Extracted information.
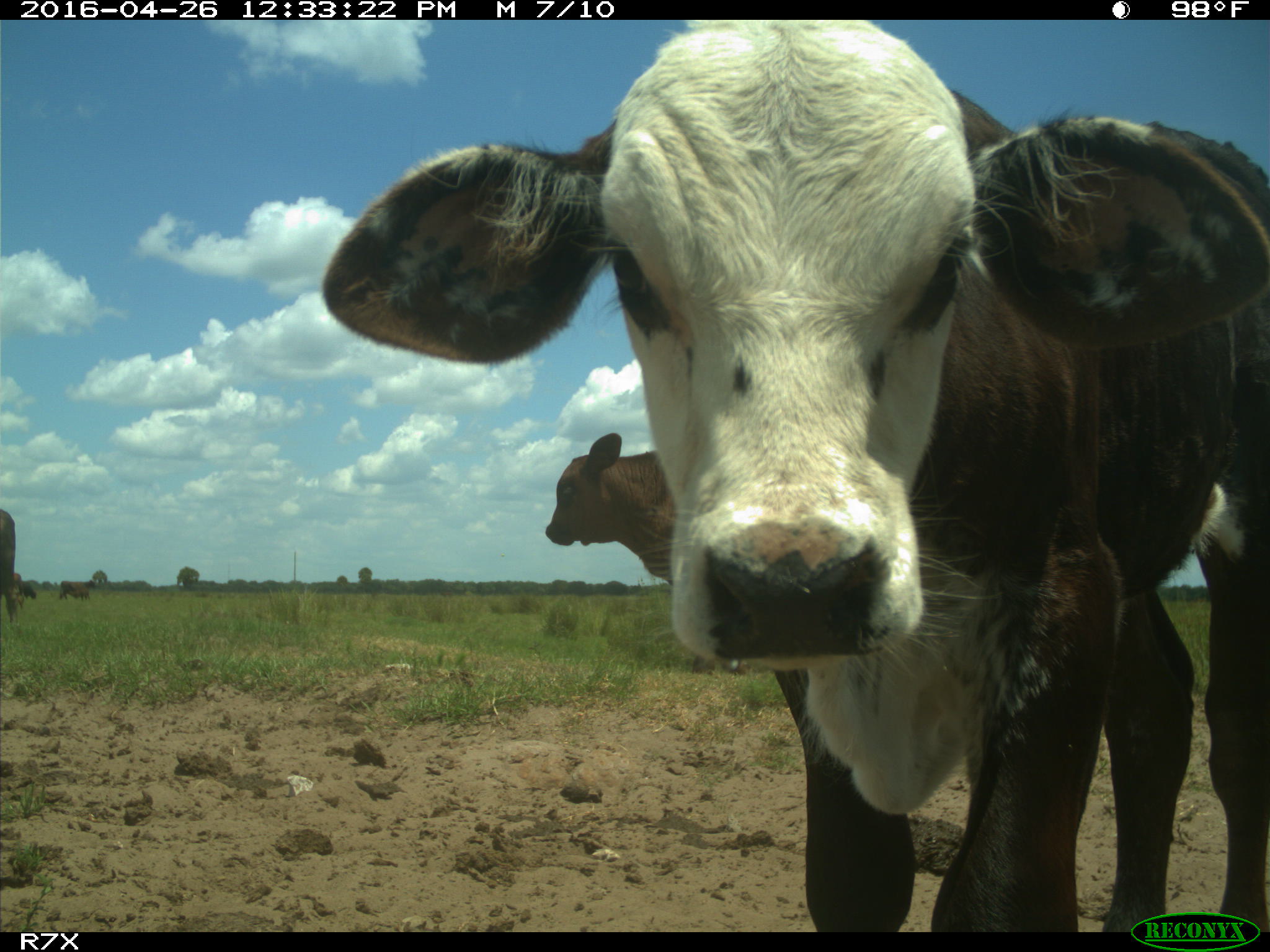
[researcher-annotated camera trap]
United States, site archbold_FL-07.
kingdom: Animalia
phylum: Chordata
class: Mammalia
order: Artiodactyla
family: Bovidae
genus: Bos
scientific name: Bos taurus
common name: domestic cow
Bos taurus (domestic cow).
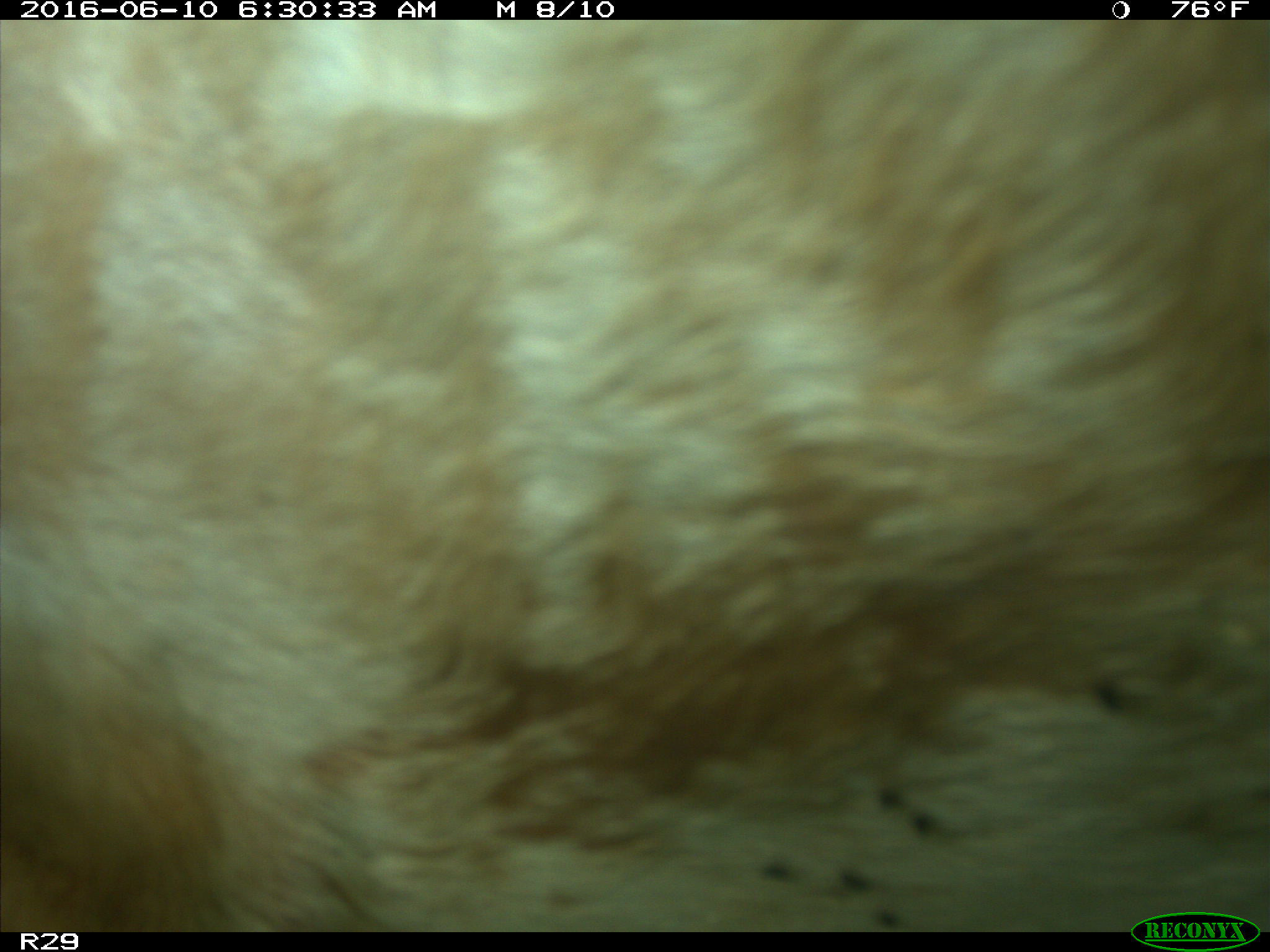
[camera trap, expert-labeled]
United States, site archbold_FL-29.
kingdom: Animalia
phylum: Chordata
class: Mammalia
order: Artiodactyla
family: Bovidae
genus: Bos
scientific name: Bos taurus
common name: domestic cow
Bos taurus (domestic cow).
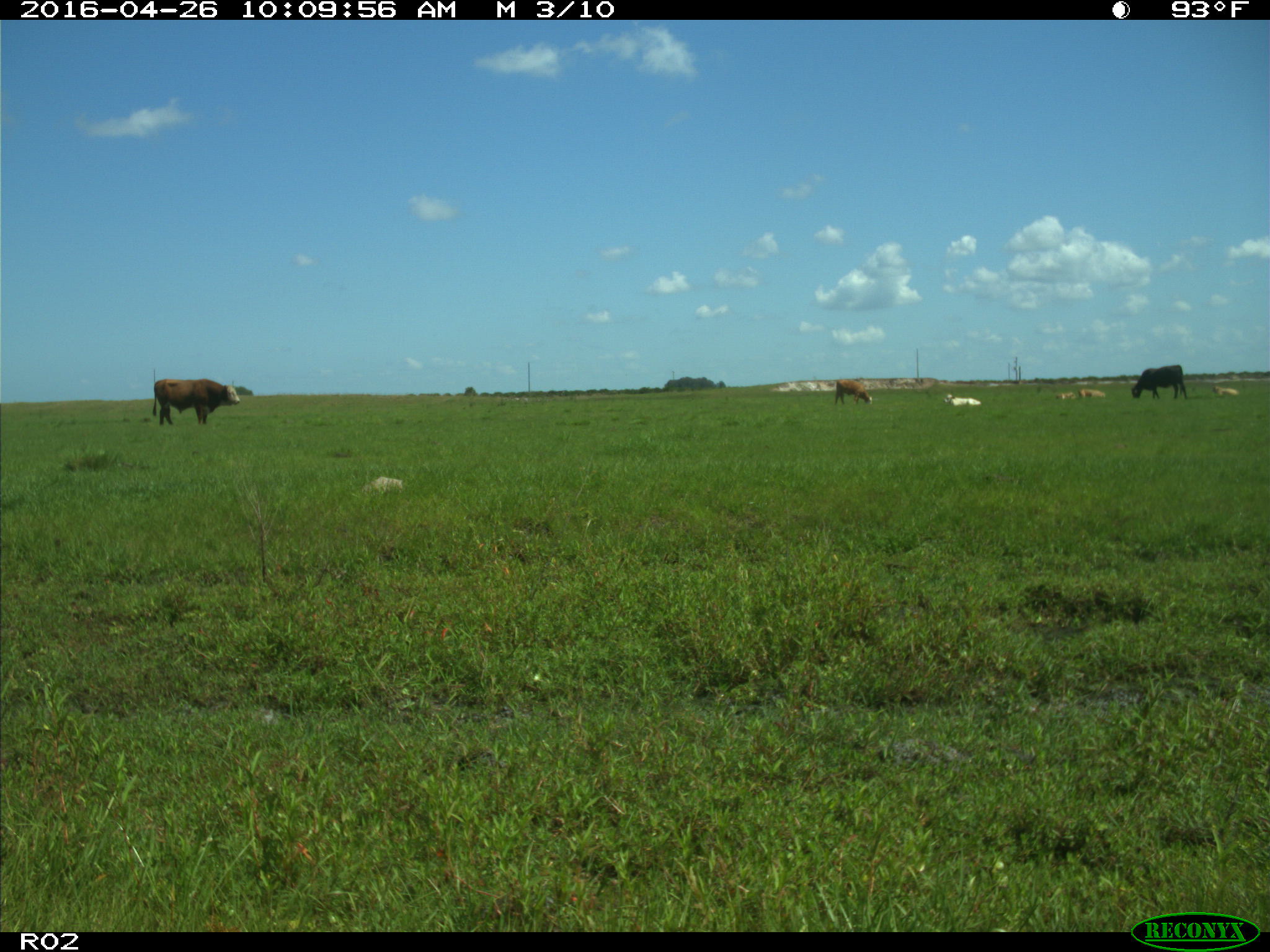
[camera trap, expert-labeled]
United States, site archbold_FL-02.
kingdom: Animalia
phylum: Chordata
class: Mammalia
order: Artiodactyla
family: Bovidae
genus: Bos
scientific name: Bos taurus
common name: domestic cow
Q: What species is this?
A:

Work task. Write out the lines of the material above exactly, from its first line through the line that contains "United States, site archbold_FL-29.", so that no picture appears in the copy.

Solution for this task.
[researcher-annotated camera trap]
United States, site archbold_FL-07.
kingdom: Animalia
phylum: Chordata
class: Mammalia
order: Artiodactyla
family: Bovidae
genus: Bos
scientific name: Bos taurus
common name: domestic cow
Bos taurus (domestic cow).
[camera trap, expert-labeled]
United States, site archbold_FL-29.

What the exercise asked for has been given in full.